Pemimpin faksi Islamis Birzeit, Mahmoud Musleh, manyangkal kolusi antara kubunya dengan Israel. Tetapi, dia mengatakan bahwa Israel berharap kelompok Islamis menjadi alternatif organisasi pembebasan Palestina (PLO).

Sebelumnya, Fatah yang menjadi rival Israel sejak 1974, diakui oleh negara-negara Arab sebagai satu-satunya entitas PLO yang sah, organisasi yang mewakili rakyat Palestina.
 
Pada 1984, militer Israel menerima informasi dari pendukung Fatah bahwa Sheikh Yassin di Gaza sedang mengumpulkan senjata. Laporan itu ditindaklanjuti dengan menggerebek masjid yang berujung penemuan gudang senjata. Sheikh Yassin dipenjara oleh militer Israel. Setahun berselang, ulama itu dibebaskan karena berdalih senjata yang terkumpul digunakan untuk menyerang Fatah.

4. Deklarasi jihad lawan Israel

Pejuang Brigade al Qassam afliasi Hamas di Gaza. twitter.com/AyaFertas

Pada 1987, kecelakaan lalu lintas yang menewaskan beberapa orang Palestina, melibatkan pengemudi Israel, memicu gelombang protes yang kemudian dikenal sebagai Intifada Pertama.

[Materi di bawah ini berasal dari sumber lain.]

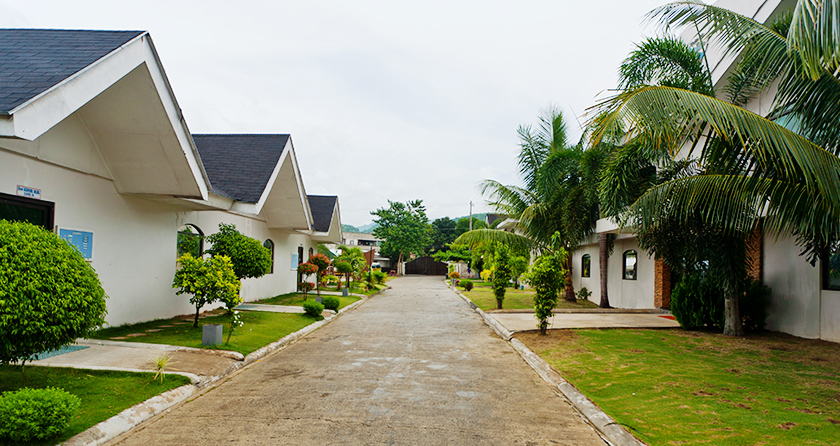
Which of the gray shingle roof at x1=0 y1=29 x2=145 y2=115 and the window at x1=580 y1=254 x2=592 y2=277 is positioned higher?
the gray shingle roof at x1=0 y1=29 x2=145 y2=115

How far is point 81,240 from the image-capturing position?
915 cm

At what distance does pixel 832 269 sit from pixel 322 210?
78.1 ft

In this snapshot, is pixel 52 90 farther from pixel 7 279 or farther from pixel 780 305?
pixel 780 305

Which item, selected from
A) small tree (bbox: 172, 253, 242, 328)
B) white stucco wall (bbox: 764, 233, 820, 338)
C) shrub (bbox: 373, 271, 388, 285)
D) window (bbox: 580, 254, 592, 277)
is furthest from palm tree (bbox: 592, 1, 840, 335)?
shrub (bbox: 373, 271, 388, 285)

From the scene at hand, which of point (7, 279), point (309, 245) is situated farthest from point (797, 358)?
point (309, 245)

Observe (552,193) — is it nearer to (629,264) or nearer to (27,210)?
(629,264)

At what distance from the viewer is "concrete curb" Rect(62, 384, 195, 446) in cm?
450

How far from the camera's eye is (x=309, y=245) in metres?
27.3

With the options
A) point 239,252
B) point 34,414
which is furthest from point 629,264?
point 34,414

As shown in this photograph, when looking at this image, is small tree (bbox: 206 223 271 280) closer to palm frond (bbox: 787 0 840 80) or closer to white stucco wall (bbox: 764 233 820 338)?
palm frond (bbox: 787 0 840 80)

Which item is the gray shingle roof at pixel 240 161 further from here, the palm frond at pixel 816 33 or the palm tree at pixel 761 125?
the palm frond at pixel 816 33

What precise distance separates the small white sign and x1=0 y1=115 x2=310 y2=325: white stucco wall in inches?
3.1

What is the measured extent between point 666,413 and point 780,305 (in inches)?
327

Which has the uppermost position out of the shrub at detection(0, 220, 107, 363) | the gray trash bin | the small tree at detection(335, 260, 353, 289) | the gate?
the shrub at detection(0, 220, 107, 363)
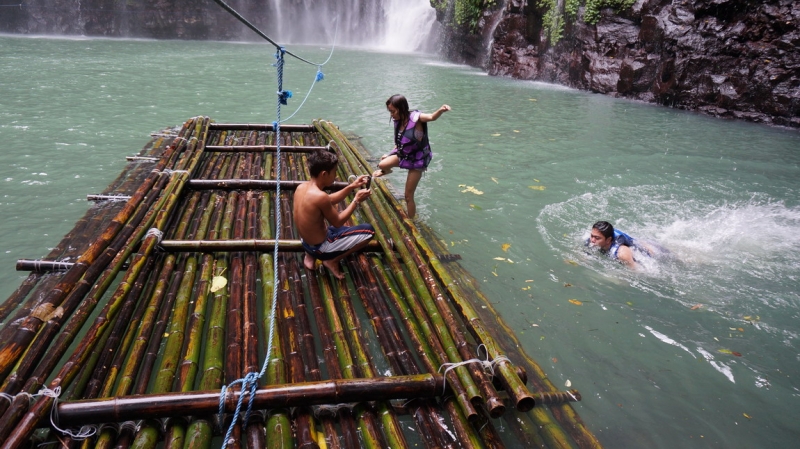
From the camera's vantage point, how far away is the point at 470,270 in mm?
4797

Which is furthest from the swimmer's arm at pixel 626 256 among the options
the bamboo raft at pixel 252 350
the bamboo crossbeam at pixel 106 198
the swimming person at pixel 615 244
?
the bamboo crossbeam at pixel 106 198

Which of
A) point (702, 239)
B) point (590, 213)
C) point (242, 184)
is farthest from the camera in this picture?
point (590, 213)

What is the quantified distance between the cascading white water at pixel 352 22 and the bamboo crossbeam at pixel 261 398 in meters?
30.7

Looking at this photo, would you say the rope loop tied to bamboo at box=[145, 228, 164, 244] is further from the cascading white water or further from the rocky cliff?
the cascading white water

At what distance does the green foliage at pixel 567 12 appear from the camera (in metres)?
15.7

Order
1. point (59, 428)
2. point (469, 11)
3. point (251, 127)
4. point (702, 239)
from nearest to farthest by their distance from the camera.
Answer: point (59, 428) < point (702, 239) < point (251, 127) < point (469, 11)

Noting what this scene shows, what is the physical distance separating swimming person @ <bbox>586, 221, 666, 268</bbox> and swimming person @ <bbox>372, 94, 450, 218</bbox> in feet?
6.60

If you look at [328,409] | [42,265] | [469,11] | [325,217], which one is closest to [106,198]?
[42,265]

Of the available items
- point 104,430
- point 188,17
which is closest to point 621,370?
point 104,430

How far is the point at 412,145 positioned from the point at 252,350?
283 centimetres

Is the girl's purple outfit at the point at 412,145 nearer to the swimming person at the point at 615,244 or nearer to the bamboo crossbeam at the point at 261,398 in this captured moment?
the swimming person at the point at 615,244

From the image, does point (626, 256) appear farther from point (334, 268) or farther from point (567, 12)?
point (567, 12)

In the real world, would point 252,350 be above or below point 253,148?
below

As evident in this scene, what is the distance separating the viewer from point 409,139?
498 cm
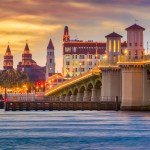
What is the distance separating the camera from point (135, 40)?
474 feet

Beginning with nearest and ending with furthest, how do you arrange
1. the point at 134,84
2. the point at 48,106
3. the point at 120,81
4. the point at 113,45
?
the point at 134,84 < the point at 120,81 < the point at 48,106 < the point at 113,45

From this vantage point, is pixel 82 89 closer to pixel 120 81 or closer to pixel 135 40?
pixel 120 81

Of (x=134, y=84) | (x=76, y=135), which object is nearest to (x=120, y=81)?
(x=134, y=84)

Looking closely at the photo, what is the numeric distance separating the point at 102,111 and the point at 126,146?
8200cm

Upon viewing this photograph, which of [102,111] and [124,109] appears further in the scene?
[102,111]

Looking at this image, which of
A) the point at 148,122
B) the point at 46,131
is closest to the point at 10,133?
the point at 46,131

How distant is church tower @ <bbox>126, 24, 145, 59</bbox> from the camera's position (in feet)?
470

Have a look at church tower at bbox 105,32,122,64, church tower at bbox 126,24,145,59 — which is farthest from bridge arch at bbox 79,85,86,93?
church tower at bbox 126,24,145,59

Sheikh Yassin bersama enam anggota Mujama lainnya mendirikan Hamas. Piagam Hamas yang dirilis setahun kemudian dipenuhi dengan anti-semitisme dan menyatakan jihad, kematian karena Allah, sebagai bentuk keyakinan yang paling agung.
 
Pejabat Israel kala itu, masih fokus dengan Fatah dan belum mengetahui seputar piagam Hamas, sehingga mereka masih menjaga kontak dengan Islamis Gaza. Pada 1989, Hamas melakukan serangan pertamanya ke Israel, dengan menculik dan membunuh dua tentara. Israel menangkap Sheikh Yassin dan menghukumnya seumur hidup.

Israel kemudian menangkap lebih dari 400 tersangka aktivis Hamas, termasuk Zahar, dan mendeportasi mereka ke Lebanon selatan. Di sana, mereka terhubung dengan Hizbullah, militan anti-Israel yang didukung Iran.

Tidak sedikit para deportan yang kembali ke Gaza. Selanjutnya, Hamas membangun persenjataan dan meningkatkan serangannya, sambil mempertahankan jaringan sosial yang menopang dukungannya di Gaza.

Keputusan PLO untuk berunding dengan Israel terkait two-state solution--solusi perdamaian tentang Palestina dan Israel berdiri berdampingan--dinilai Hamas sebagai pengkhianatan. Sebab, piagam Hamas menegaskan bahwa tanah yang mereka perjuangkan sejatinya milik Palestina sedangkan Israel tidak memiliki hak untuk mendirikan negara.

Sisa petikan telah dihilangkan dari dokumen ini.